La mère est la femme du Gouverneur. Natella Abaschvili est riche et puissante ; elle a abandonné son enfant pour sauver ses vêtements, lorsque la révolte l’a obligé à fuir le palais.
Celle qui a recueilli l’enfant, Groucha Vachnadzé est une fille de cuisine : un brave cœur, pas vraiment une lumière ; elle a pris l’enfant, l’a sauvé, l’a nourri et l’a éduqué au péril de sa vie.
Le juge devra trancher : Qui est la vraie mère : celle qui donne la vie ou celle qui donne le lait ?
Dans la Bible, Salomon menace les deux femmes de couper en deux l’enfant qu’elles se disputent ; la légende chinoise place l’enfant dans un cercle dont chacune tente de l’arracher.
Dans la pièce, le tribunal, dirigé par un juge extravagant, Azdak qui s’est mis en tête d’appliquer la vraie justice, soumet également les deux femmes à l’épreuve du cercle de craie : la mère sera celle qui aura la force d’attirer l’enfant hors du cercle.
Brecht s’empare de la légende pour la mettre au service d’une critique sociale : elle est racontée par un vieux sage aux habitants de deux villages qu’un conflit de territoire oppose
Vous qui avez écouté l’histoire du cercle de craie,
Retenez l’avis des anciens :
Que toute chose au monde revienne à ceux qui leur sont utiles :
L’enfant aux êtres maternels pour être sûr qu’il vienne bien
La voiture au bon conducteur, pour que sans heurts soit le chemin
La vallée aux irrigateurs, pour qu’en fruits elle soit fertile.
( B. Brecht, Le cercle de craie caucasien , Epilogue )

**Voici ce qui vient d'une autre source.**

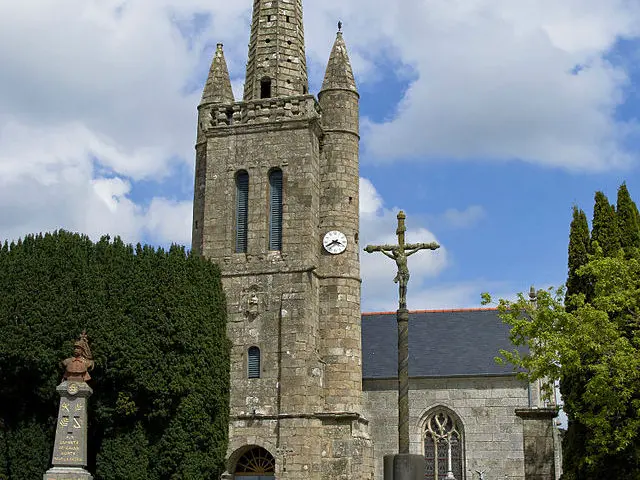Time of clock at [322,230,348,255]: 3:40
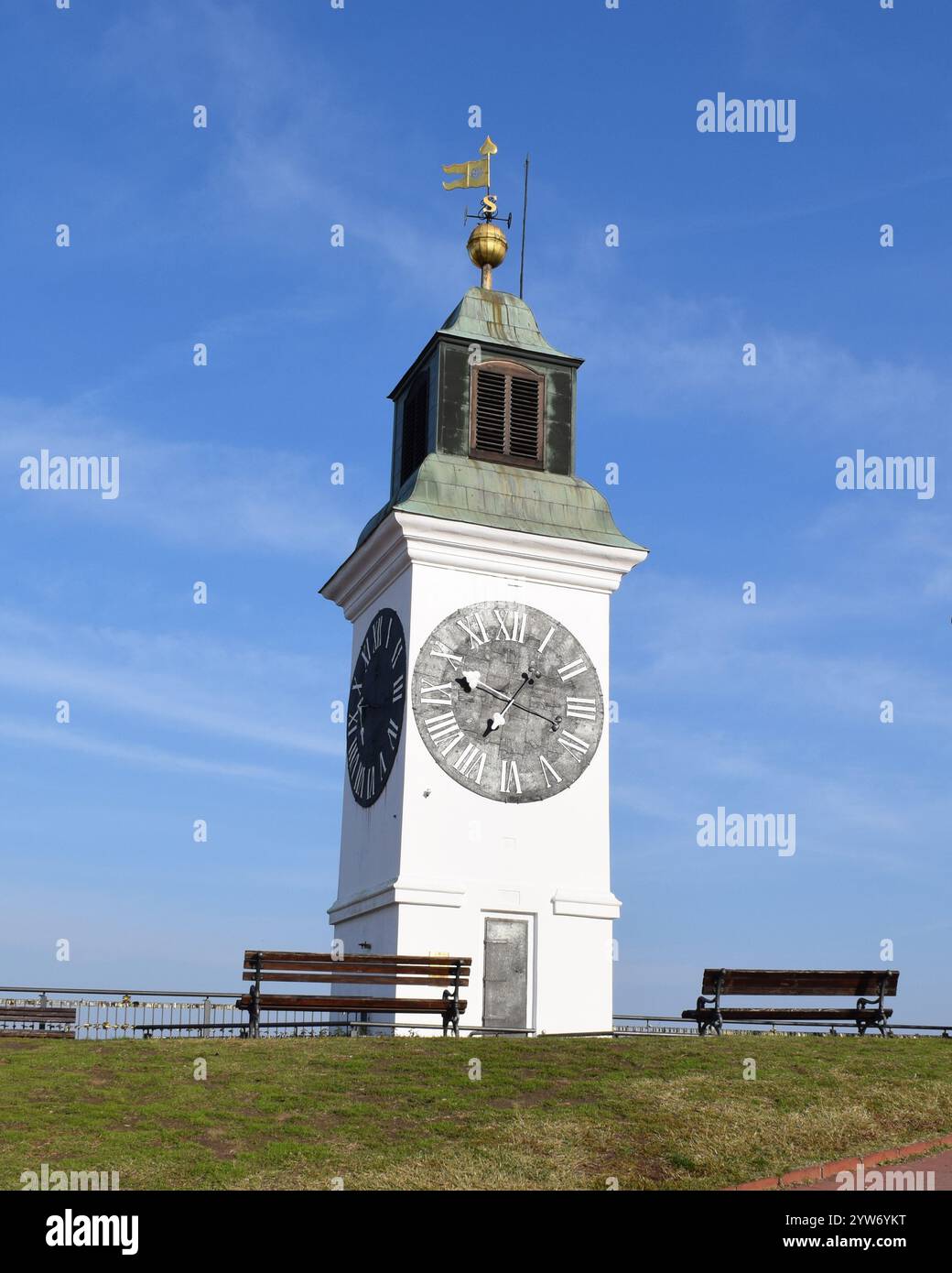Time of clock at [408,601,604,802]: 1:18
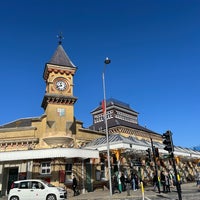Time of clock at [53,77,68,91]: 11:41
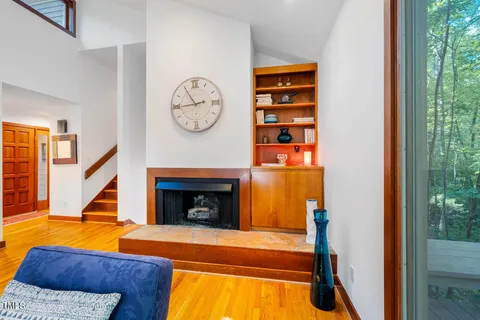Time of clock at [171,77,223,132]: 2:44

Le cercle de craie caucasien est ainsi la seule pièce de Brecht qui n’envisage pas le problème social sous l’angle de la révolution mais sous l’angle de l’édification d’une société socialiste.
Brecht déplace la parabole biblique dans une zone limitrophe du Caucase, un pays au carrefour de l’Orient et de l’Occident, un pays abîmé par la guerre et la misère, déchiré par les luttes de pouvoir, une société fissurée où les hommes sont livrés à eux-mêmes, guidés par la violence, l’opportunisme, la peur et la lâcheté.
Et pourtant, le cercle de craie se présente finalement comme un conte, capable de réenchanter la réalité sombre et déprimée qu’il met en scène.
Comment ? Mystère du théâtre !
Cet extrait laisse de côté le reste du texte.